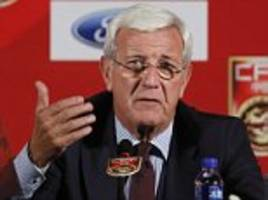 new china manager marcelo lippi urges country to unite for 'improbable' world cup run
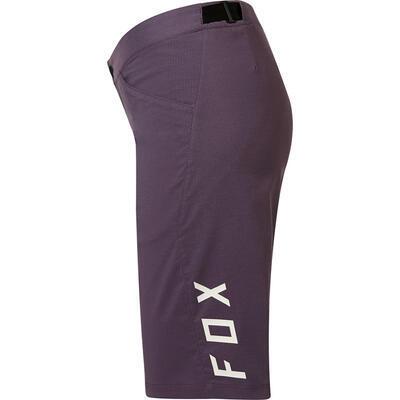 FOX Womens Ranger Short Purple/Orange logo - 4
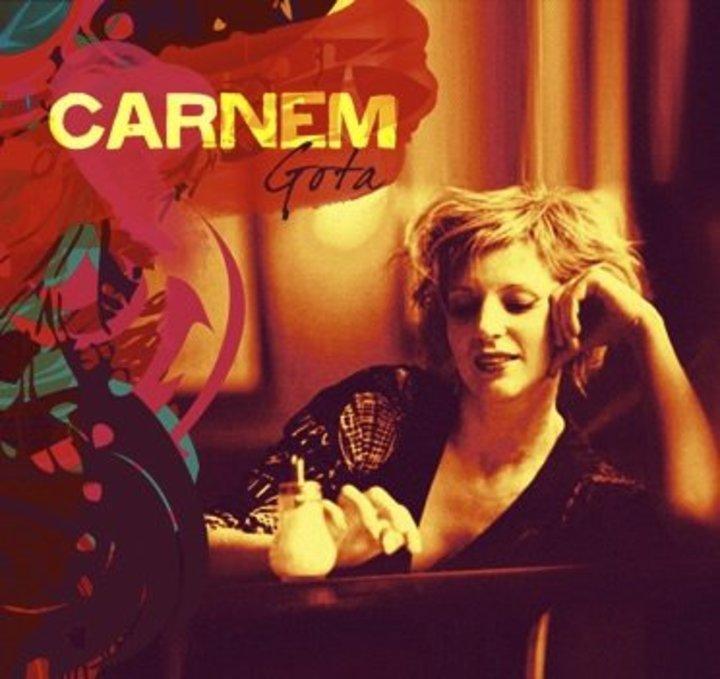 Carnem Tour Dates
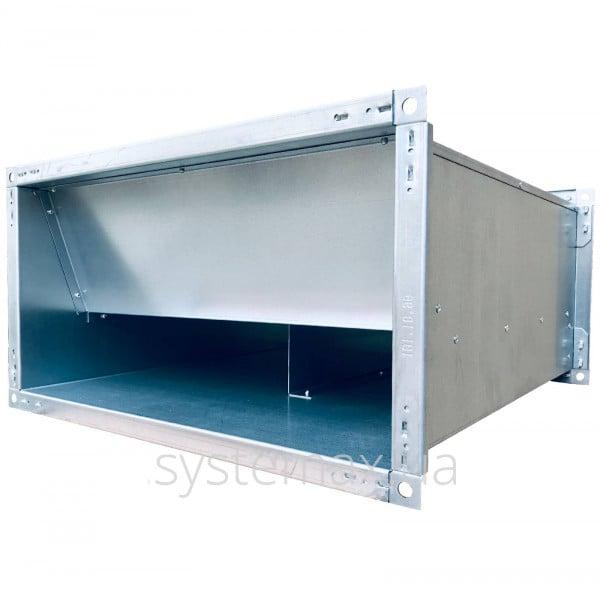 ВЕНТС ВКПФ 4Д 600х350 прямоугольный канальный вентилятор - фото 4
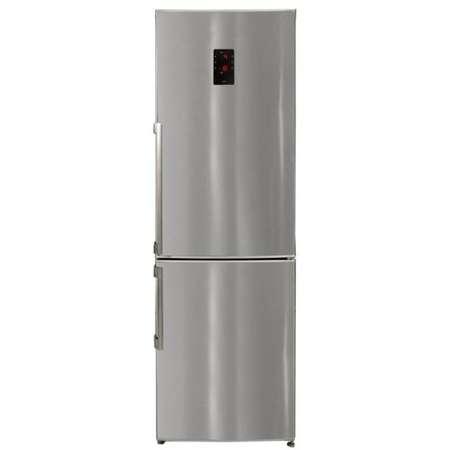 Combina frigorifica Teka NFE2 320 Full No Frost Clasa A+ Inox anti - pata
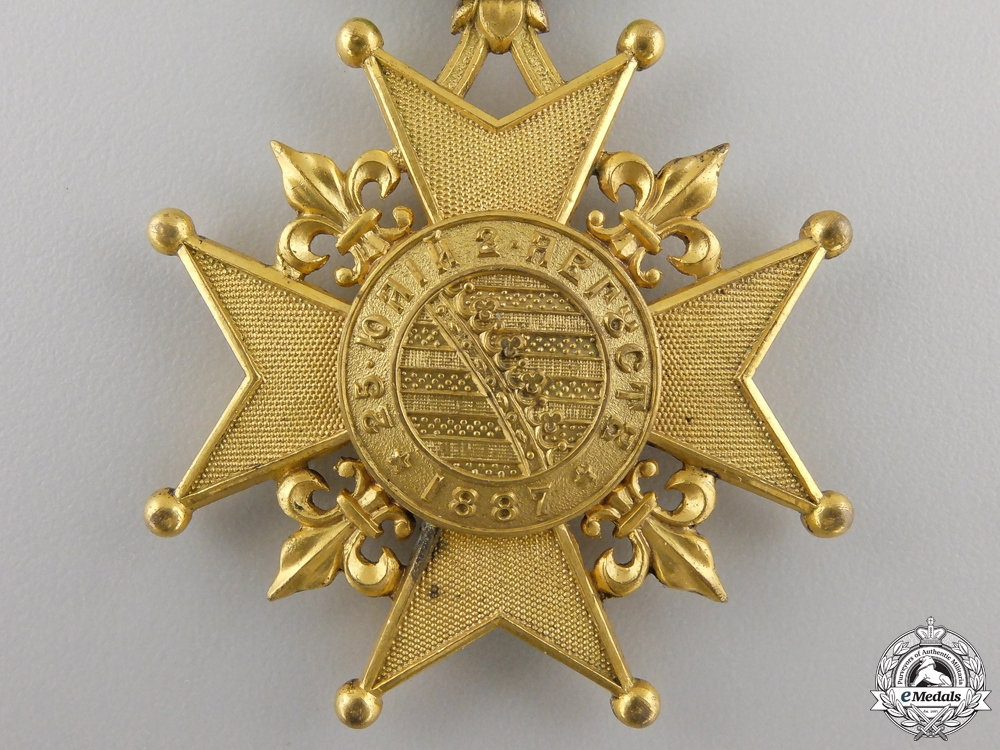 An 1887 Bulgarian Knyaz Ferdinand I Election Medal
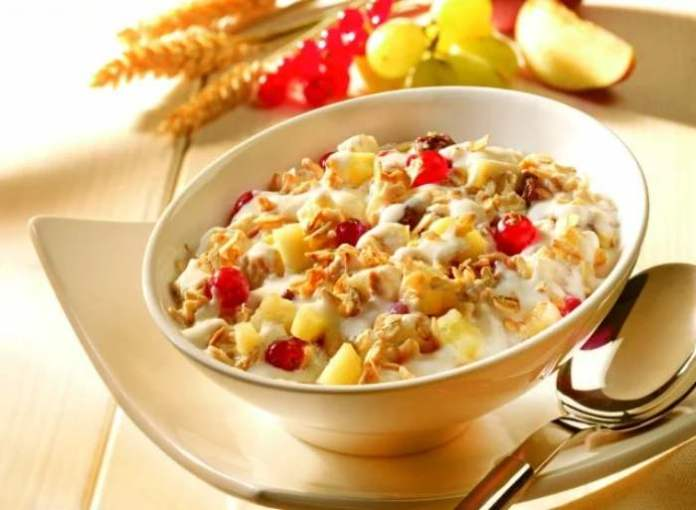 7 Day Oatmeal Diet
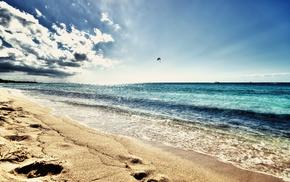 sea, beach, coast, nature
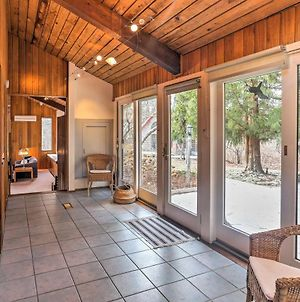 Stylish Wellfleet Home With Patio On 2 Private Acres! photos Exterior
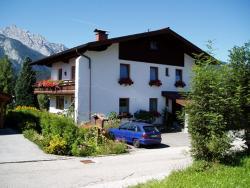 Haus Bergheimat, Au 97, 5441, Abtenau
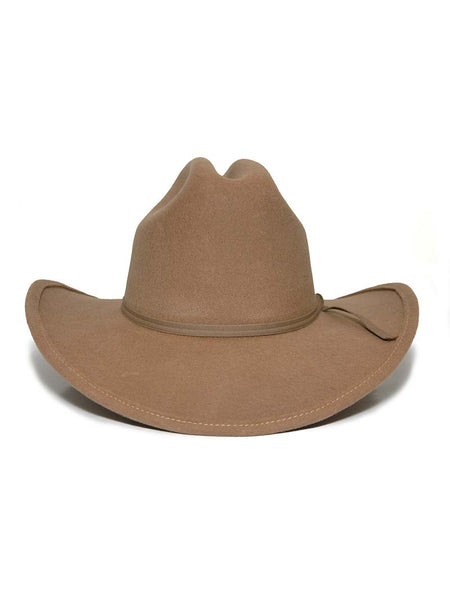 Ranger Kids Bailey Premium Wool Pecan Western Hat PC214 Ranger - J.C. Western® Wear
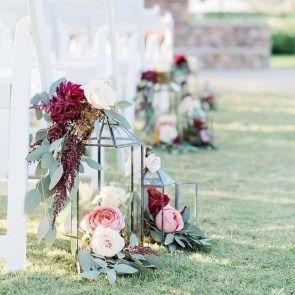 42 Favorite Fall Wedding Aisle Decor Ideas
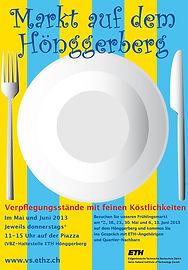 Poster - 08 (2 of 4).jpg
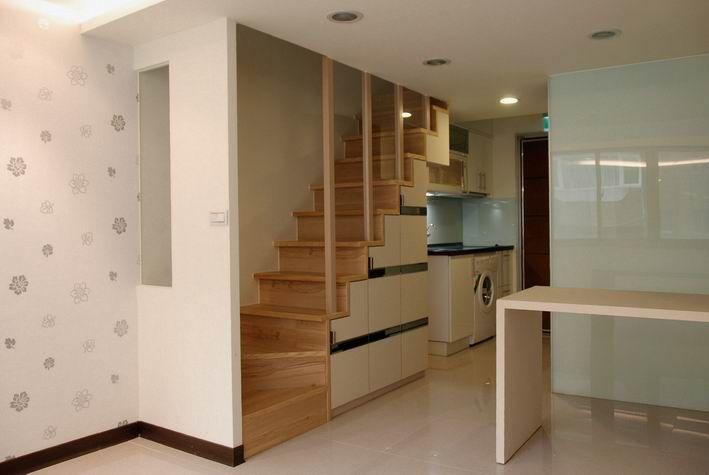 住宅設計 – 小坪數夾層空間設計1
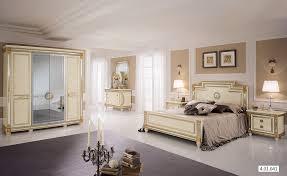 Barock Schlafzimmer Gebraucht Komplett Kaufen Schlafzimmer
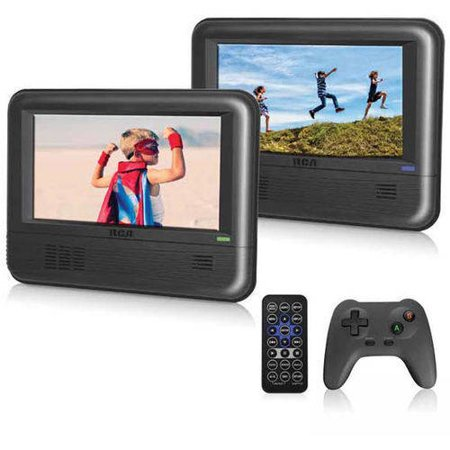 RCA Mobile DVD System with Bonus Game Controller and Games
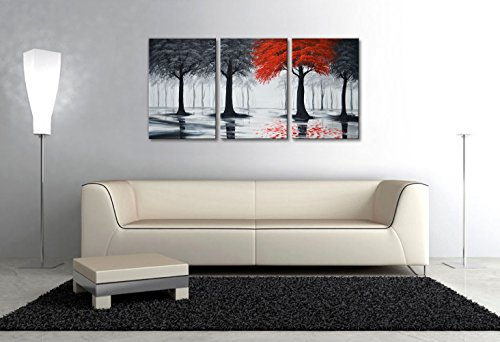 EVERFUN ART Extra Large Handmade Landscape Oil Painting On Canvas Modern Forest Wall Art Contemporary Artwork
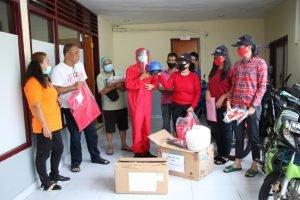 Salut! Keluarga Dondokambey-Tamuntuan Kembali Sumbang APD untuk Bantu Tenaga Medis Lawan Corona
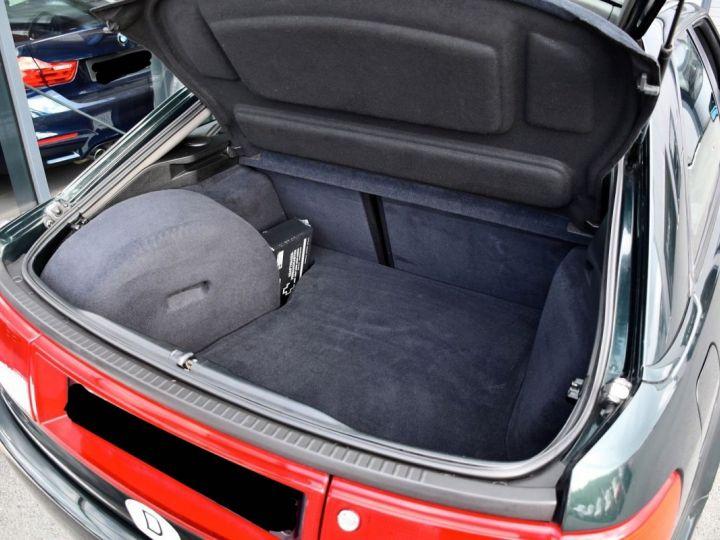 Audi QUATTRO coupé 2.8L V6 vert  - 10
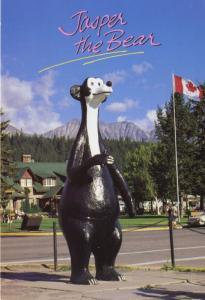 Jasper The Bear Statue Jasper AB Alberta Canadian Rockies Bears Postcard D18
****
▶ [PROBLEM TO SOLVE]:
Take each line from the records and copy it unchanged, leaving images out.

▶ [RESPONSE TO THIS TASK]:
 new china manager marcelo lippi urges country to unite for 'improbable' world cup run
 FOX Womens Ranger Short Purple/Orange logo - 4
 Carnem Tour Dates
 ВЕНТС ВКПФ 4Д 600х350 прямоугольный канальный вентилятор - фото 4
 Combina frigorifica Teka NFE2 320 Full No Frost Clasa A+ Inox anti - pata
 An 1887 Bulgarian Knyaz Ferdinand I Election Medal
 7 Day Oatmeal Diet
 sea, beach, coast, nature
 Stylish Wellfleet Home With Patio On 2 Private Acres! photos Exterior
 Haus Bergheimat, Au 97, 5441, Abtenau
 Ranger Kids Bailey Premium Wool Pecan Western Hat PC214 Ranger - J.C. Western® Wear
 42 Favorite Fall Wedding Aisle Decor Ideas
 Poster - 08 (2 of 4).jpg
 住宅設計 – 小坪數夾層空間設計1
 Barock Schlafzimmer Gebraucht Komplett Kaufen Schlafzimmer
 RCA Mobile DVD System with Bonus Game Controller and Games
 EVERFUN ART Extra Large Handmade Landscape Oil Painting On Canvas Modern Forest Wall Art Contemporary Artwork
 Salut! Keluarga Dondokambey-Tamuntuan Kembali Sumbang APD untuk Bantu Tenaga Medis Lawan Corona
 Audi QUATTRO coupé 2.8L V6 vert  - 10
 Jasper The Bear Statue Jasper AB Alberta Canadian Rockies Bears Postcard D18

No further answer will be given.